We walked to my new school. I put my hand close to Mother’s and helped to push the stroller. At the gate, she straightened my dress and looked at the kids playing. “As long as there are ashes and dust, orphans will be born.”
“What’s that mean?”
“One of your grandfather’s sayings, I suspect he was trying to sound Biblical. You’ll understand when you’re older. Daddy will be waiting right here, at two-thirty.”
The orphans tore around the schoolyard in ragged clothes. Up close they smelled musty. Five boys in a circle played jacks and laughed loudly; boys snatched orphan girls’ jump ropes and threw them on the ground. A tall boy zipped his jacket around his head and ran at me, flapping his arms and growling. His bony face poked out of the hole, the jacket fell down his back like green monster hair. His face was how I’d recognize him later, in nightmares.

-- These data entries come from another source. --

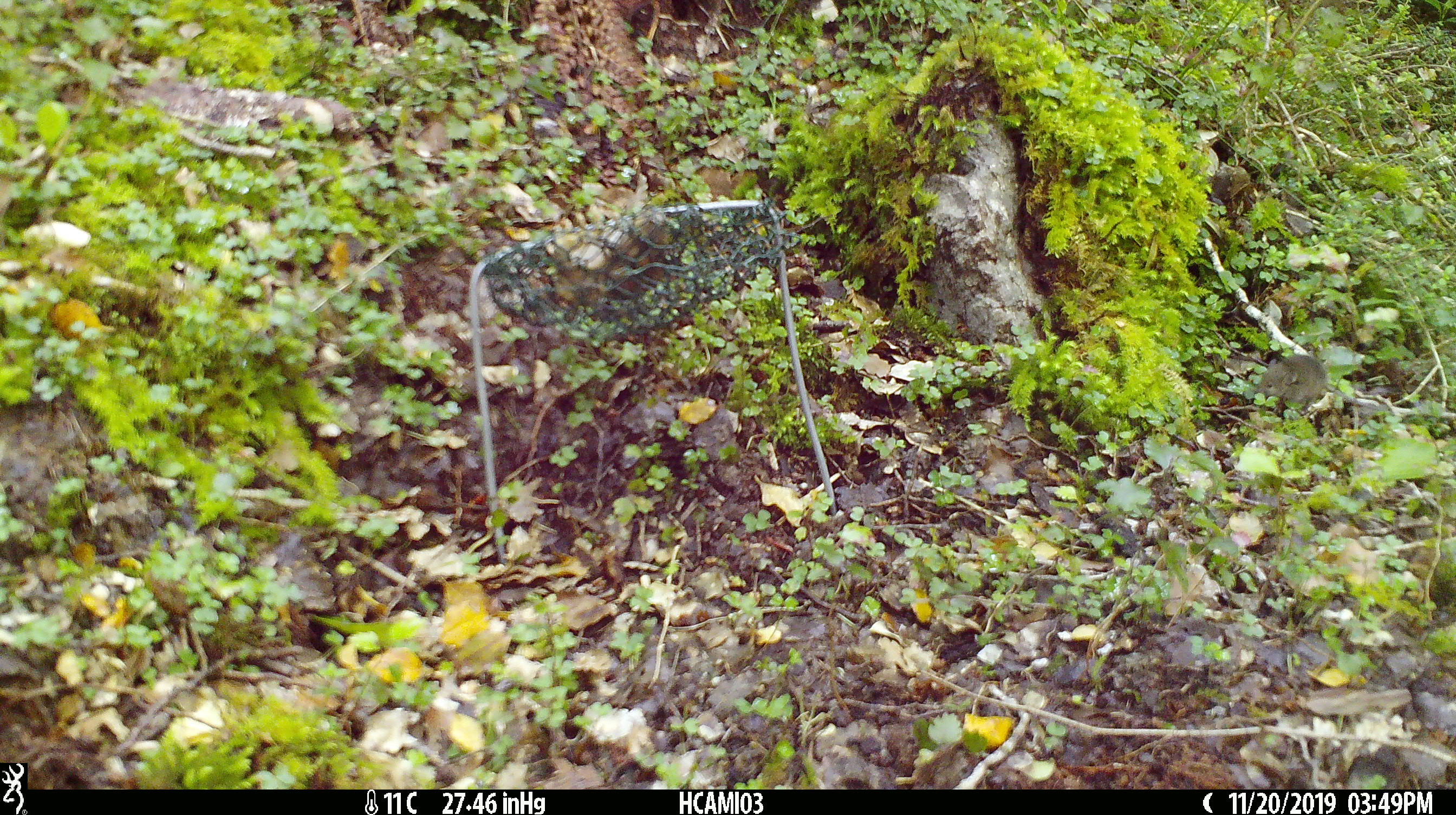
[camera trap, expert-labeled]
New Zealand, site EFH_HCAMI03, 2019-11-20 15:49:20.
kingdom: Animalia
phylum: Chordata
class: Mammalia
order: Rodentia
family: Muridae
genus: Mus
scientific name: Mus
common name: mouse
Mouse (Mus).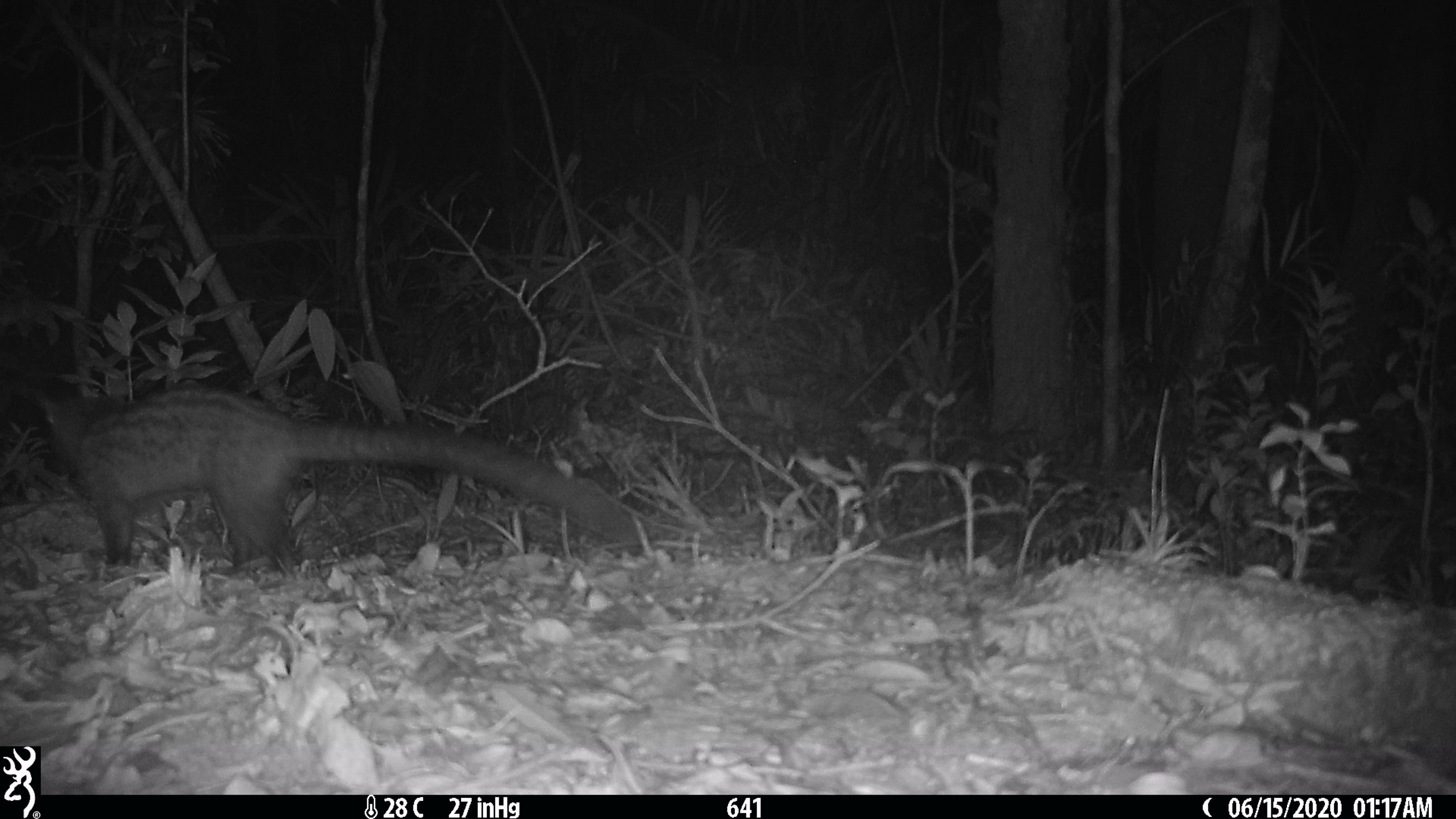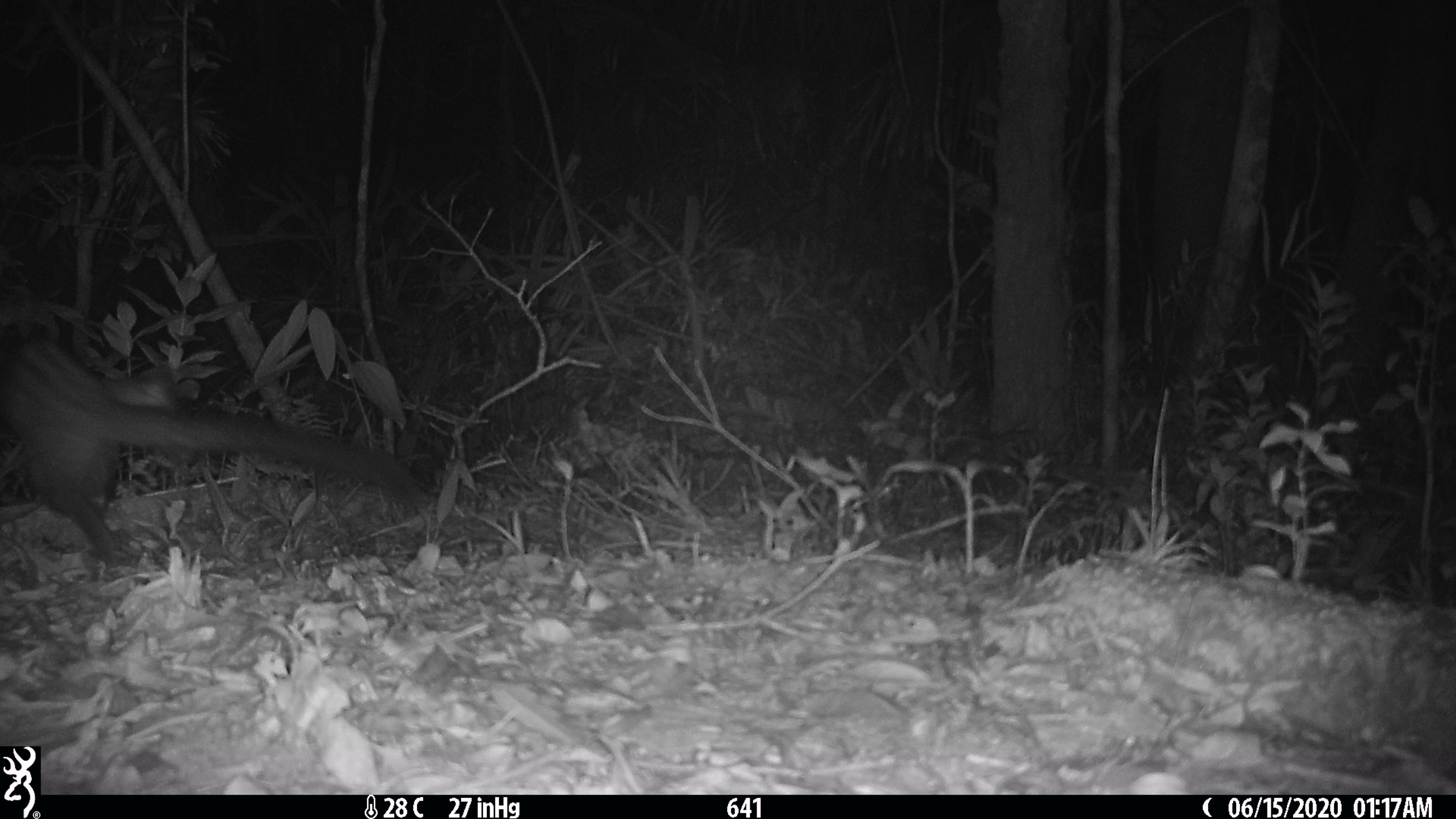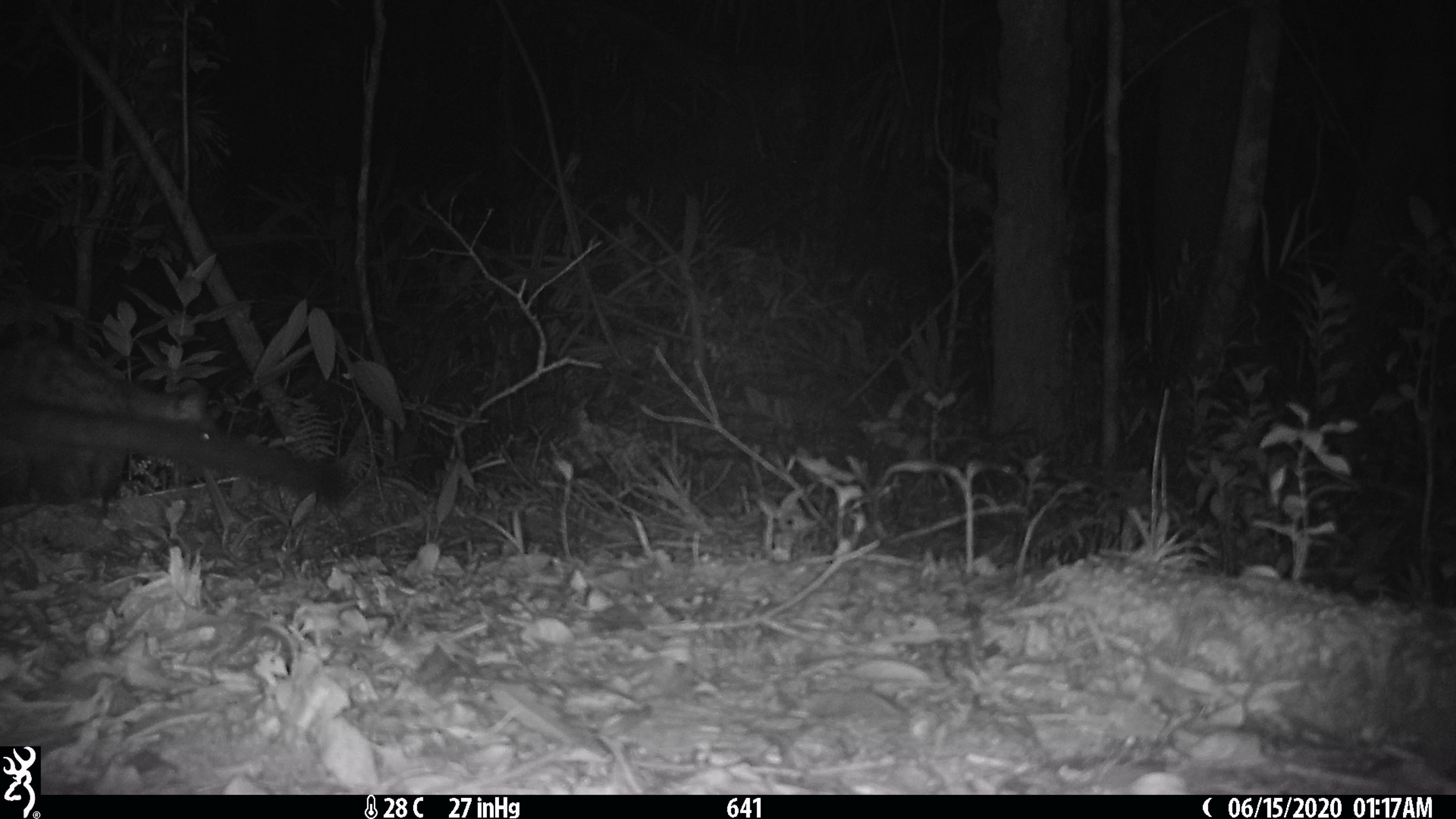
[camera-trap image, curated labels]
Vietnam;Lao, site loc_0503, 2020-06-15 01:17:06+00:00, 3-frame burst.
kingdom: Animalia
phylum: Chordata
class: Mammalia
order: Carnivora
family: Viverridae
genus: Paradoxurus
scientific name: Paradoxurus hermaphroditus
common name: common palm civet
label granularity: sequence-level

I jumped hard on the water fountain pedal to make water shoot out. A grate covered a hole by the fountain. At the bottom, a soggy sweater and dirty underpants. The bell rang. The first day of first grade.
At recess a skinny boy worked two yo-yo’s at once. My string always stayed limp and the yo-yo dangled. I complimented his yo-yo tricks and asked why he lived in the orphanage. Did his parents die? Maybe they didn’t love him? His face went blank and he walked away.
In the hall an orphan girl grabbed the front of my dress. “Meet me outside, after school. I’m gonna beat you up.” She stuck her dirty fists in my face. She sat across from me in class and tried to kick me. But I hadn’t done anything to her. I’d have to fight. I didn’t know how.
Finally the end-of-school bell rang. Daddy stood at the gate. I grabbed his hand. The girl ran past, pretending not to see me, turned and shook her fists in the air. The inside of my head buzzed.
“Don’t worry,” he said. “That girl’s angry, probably jealous of you.”
Knowing why the girl was jealous didn’t stop my brooding about orphans.
My fixation on orphans began in first grade when I began wondering. Were the grown-ups nice to the kids? What happened to their parents? What did an orphanage look like? Did the kids fight? Were the grown-ups nice? Enough bath tubs and good food to go around? At school their laughs sounded screechy, and they hardly smiled. Were they happy?
I had questions about psychological survival and physical survival. When I grew older I learned there were many routes to becoming an orphan. And I learned more about physical and psychological survival.